During the twenty years from 1880 to 1900 a significant decline in the percentage of landowning farmers took place in the United States. The facts of this decline are easily obtained;1 the causes, however, are not so readily formulated. To analyze the forces which are tending to bring about a change in the organization of industrial society, and to observe with sufficient care the laws and customs and other conditions which retard or accelerate the operation of these forces, is a most difficult task. This work is facilitated, however, by studying similar conditions in other countries. Some countries having passed through more stages of economic development than others, it is possible to compare present conditions in a new country with the past of an older country, and thus bring some light to bear upon present day problems.

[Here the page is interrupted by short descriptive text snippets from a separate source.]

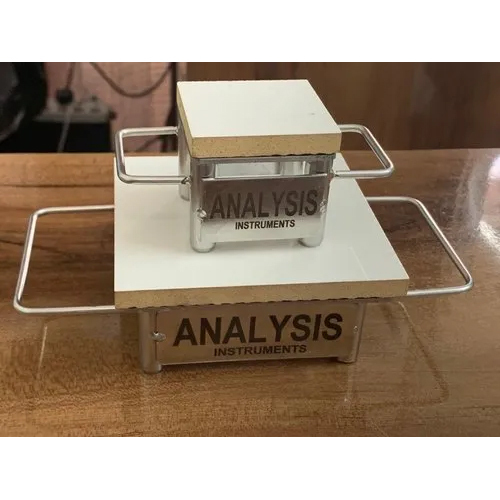 Cleaning Validation Plates Of Different Surfaces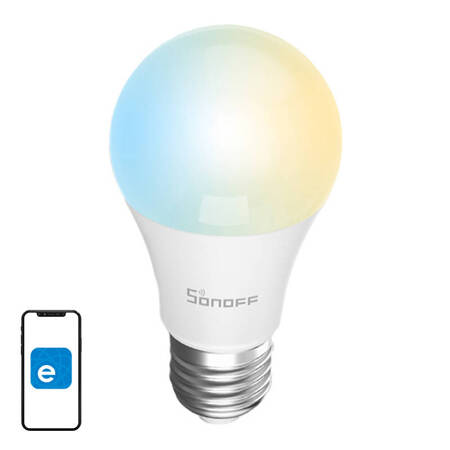 Smart żarówka Wifi LED Sonoff B02-BL-A60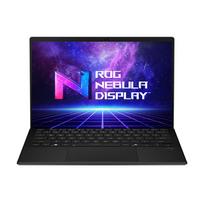laptopas - Asus ROG Flow Z13 13" Gaming Laptop, Win11 Home (GZ302EA-RU125X), Juodas (Black) - 2 nuotrauka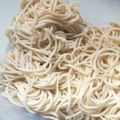 Cooksnap dari Sar Tika untuk resep Mie Sehat Homemade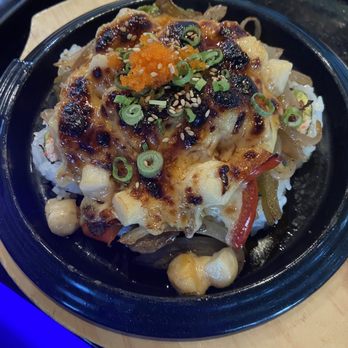 Aikan Sushi - Dynamite roll was a pleasant surprise and the best dish from our order - Sushi Bars Near Me - Long Beach, California Aikan Sushi - Dynamite roll was a pleasant surprise and the best dish from our order - Sushi Bars Near Me - Long Beach, California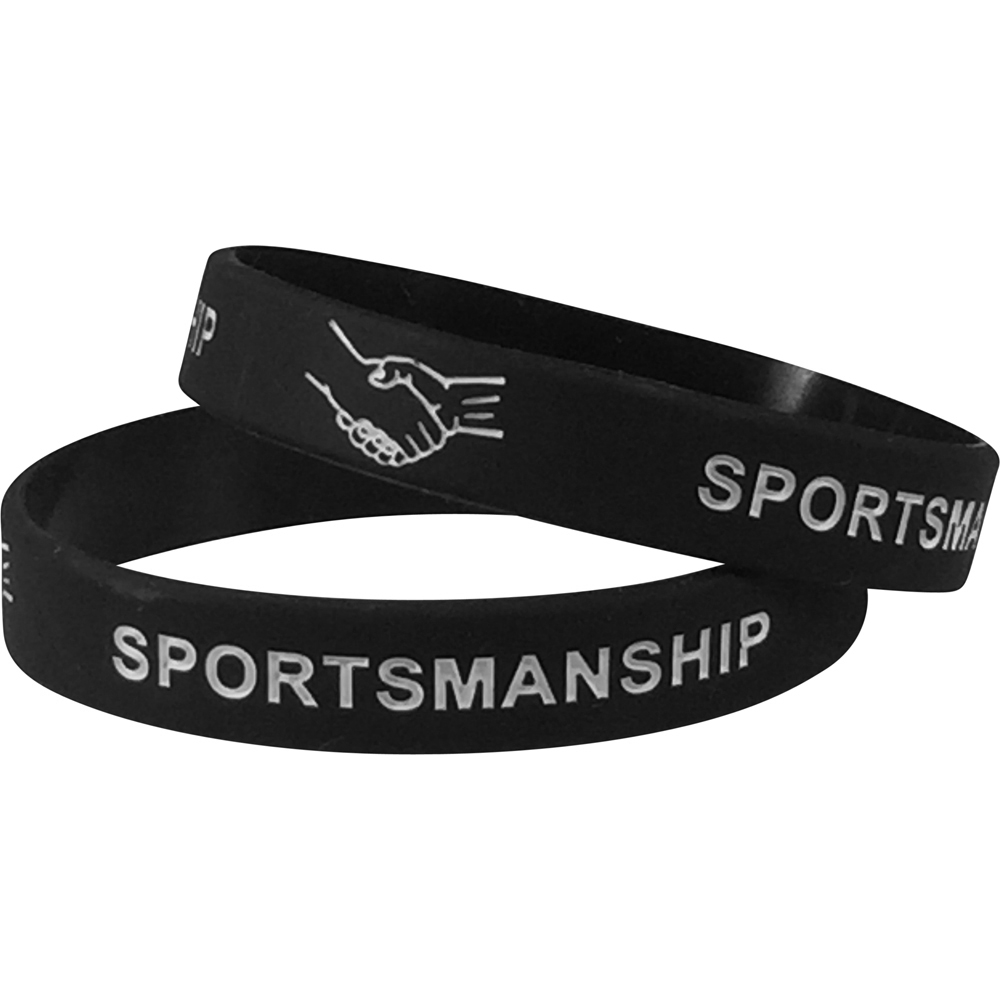 Sportsmanship Wrist Band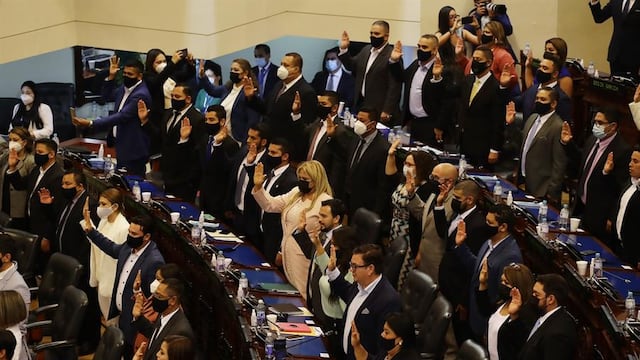 Asamblea Legislativa de El Salvador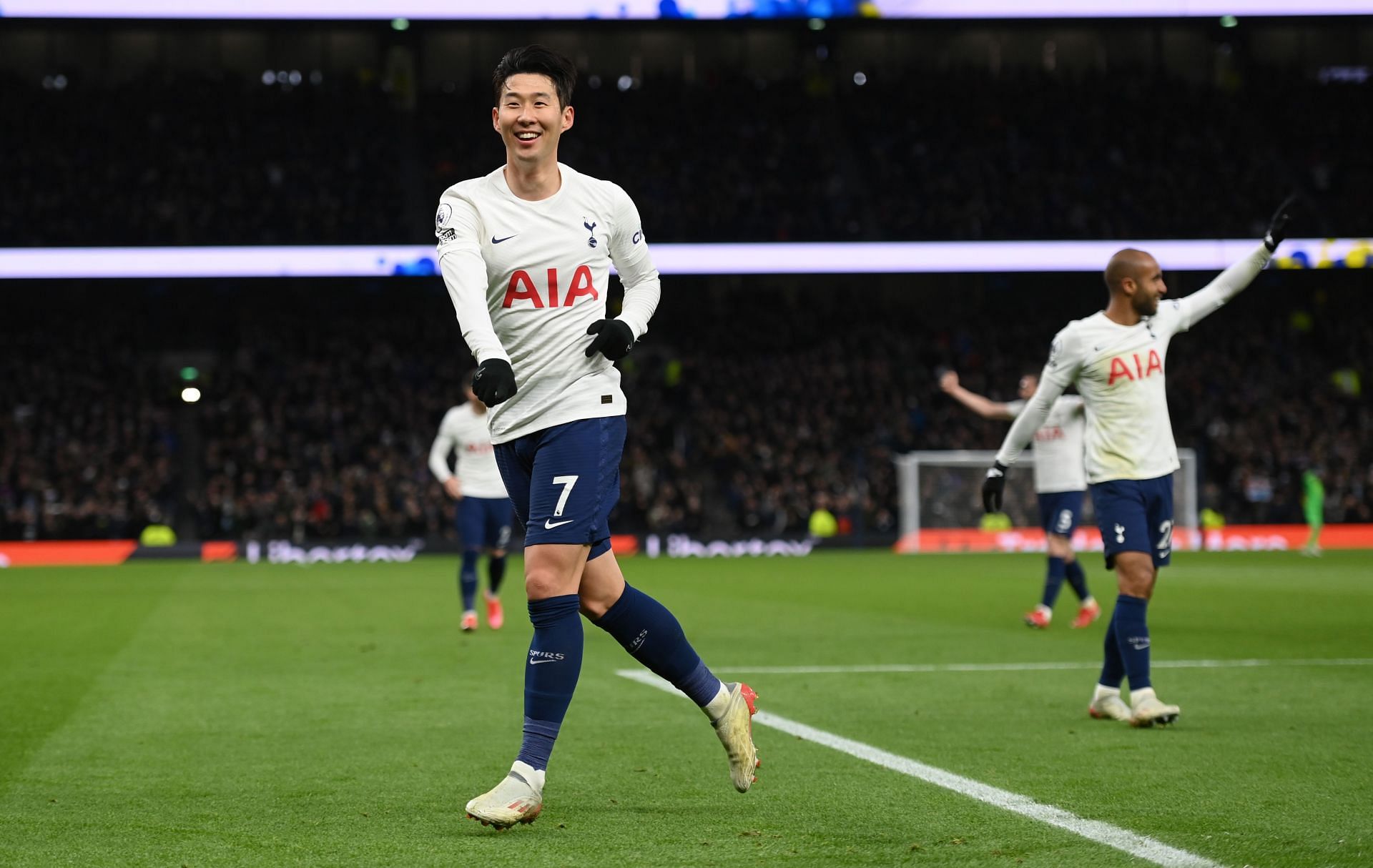 Heung-Min Son has been Tottenham&#039;s best player in the last few years.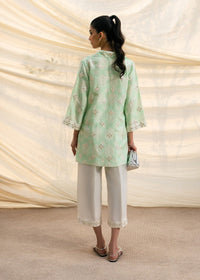 Mahgul | Ambi Bagh Silk Edit | Caelina - by Libayah - Registered Vendor of : Mahgul - 100% Original Designer Dress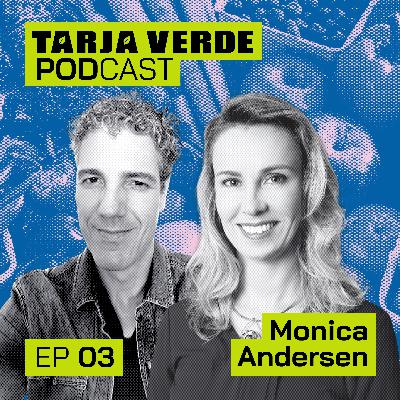 O que está por trás de uma boa noite de sono - com Monica Andersen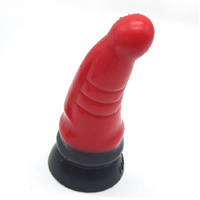 8" Thick Fantasy Beast Cock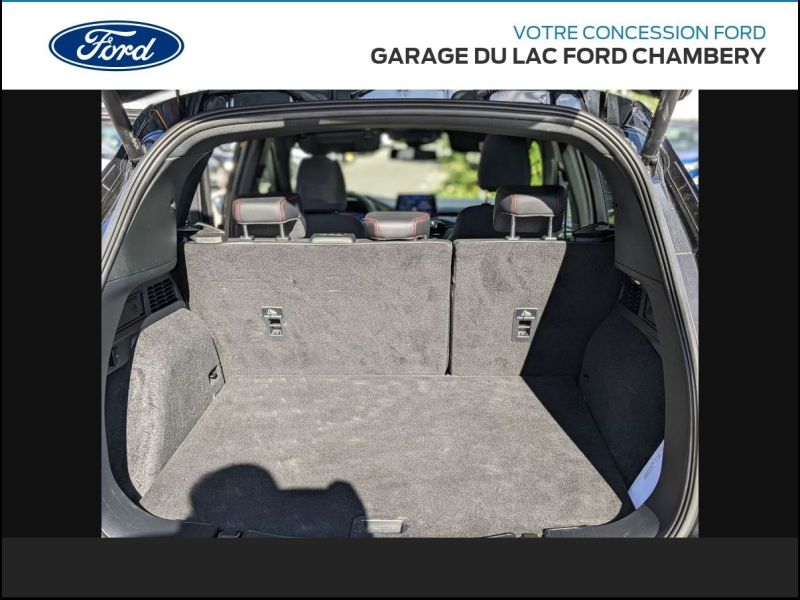 Photo 9 de l’annonce de FORD Kuga d’occasion à vendre à CHAMBERY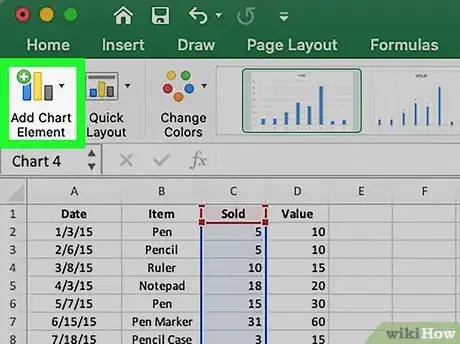 Image titled Add Two Trend Lines in Excel Step 21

England offers excellent advantages to the student of historical and comparative agriculture. English agriculture has, perhaps, passed through more stages of economic development than that of any other country. Increasing intercourse with the outside world, and the accompanying changes in the organization of industrial society, have made it necessary for the English farmers of each succeeding generation to adapt themselves to new conditions. These economic changes have had a marked influence upon the relation of the farmers to the land which they cultivate. Two hundred years ago landownership on the part of farmers was common in England; but today it is rare. It has been attempted in this paper to bring together as much evidence as possible upon the conditions and forces which have resulted in this decline in the number of landowning farmers in England.

1 Twelfth Census, Vol. V., p. 689. Percentage of farms operated by owners in 1880, 74.5 per cent.; in 1890, 71.6 per cent.; in 1900, 64.7 per cent.